My first YPO experience occurred about 30 years ago at national “university” held at the spanking new Hyatt Maui at Kaanapali built by the late Chris Hemmeter, himself a YPOer, where the elevator carpets were specially woven to read “Aloha YPO” and one of my fellow speakers was the new Polish ambassador to the U.S., as Poland had just broken free from the USSR.

Over the years, I’ve spoken at many memorable YPO events. Just this past week, for example, I spoke to the Oahu YPO chapter meeting hosted by the Hawaii Air National Guard (HIANG) at Hickam AFB. Although the Wing consists of a C-17 squadron for logistics support missions, a squadron of KC-135s, inflight refueling tankers and a communications squadron, we focused upon the “sexier” F-22, Raptor Fighter Squadron, and were briefed by several members of the Wing in the pilot’s briefing area, in the pilot’s flight gear locker trying out night-vision goggles, and on the flight line ooohing and aaahing over the Raptor up close and personal.
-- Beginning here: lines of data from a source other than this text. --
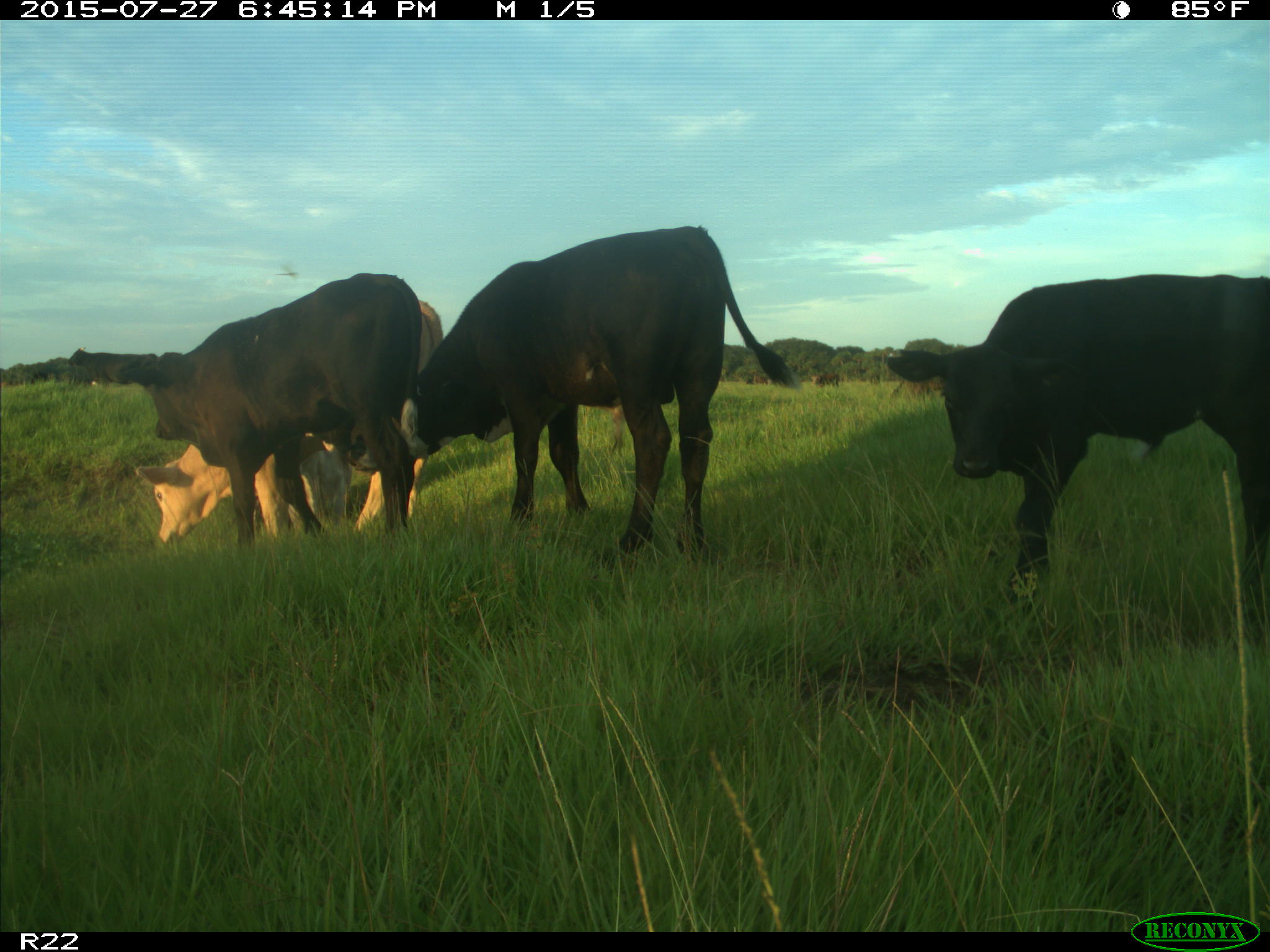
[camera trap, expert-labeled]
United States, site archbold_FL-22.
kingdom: Animalia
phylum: Chordata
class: Mammalia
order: Artiodactyla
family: Bovidae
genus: Bos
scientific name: Bos taurus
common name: domestic cow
Bos taurus (domestic cow).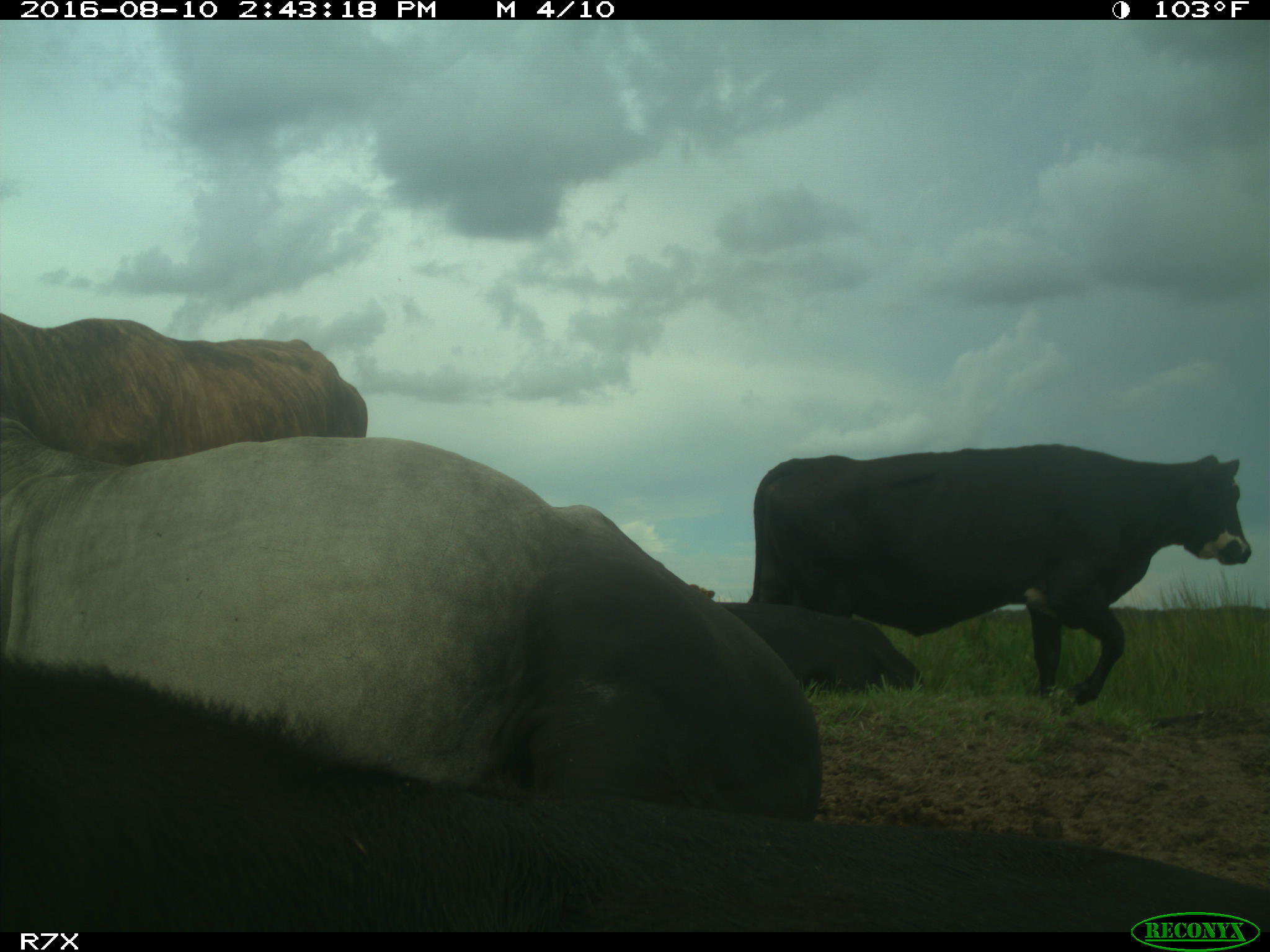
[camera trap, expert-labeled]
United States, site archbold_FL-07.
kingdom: Animalia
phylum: Chordata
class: Mammalia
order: Artiodactyla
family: Bovidae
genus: Bos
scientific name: Bos taurus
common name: domestic cow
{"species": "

The Raptor embodies the very newest technology in “stealth” design and enhanced maneuverability. Its speed and flight characteristics are sensational, but details are classified.

The tour was followed by dinner and a program (at which I spoke) at Sam Choy’s beachfront restaurant, only a stone’s throw from the HIANG flight line.

Yes, “up close and personal” really defines many of the unique opportunities afforded YPOers and their families. From my personal experience over the years, most members are quite unpretentious, which may be a contributing factor to their financial success.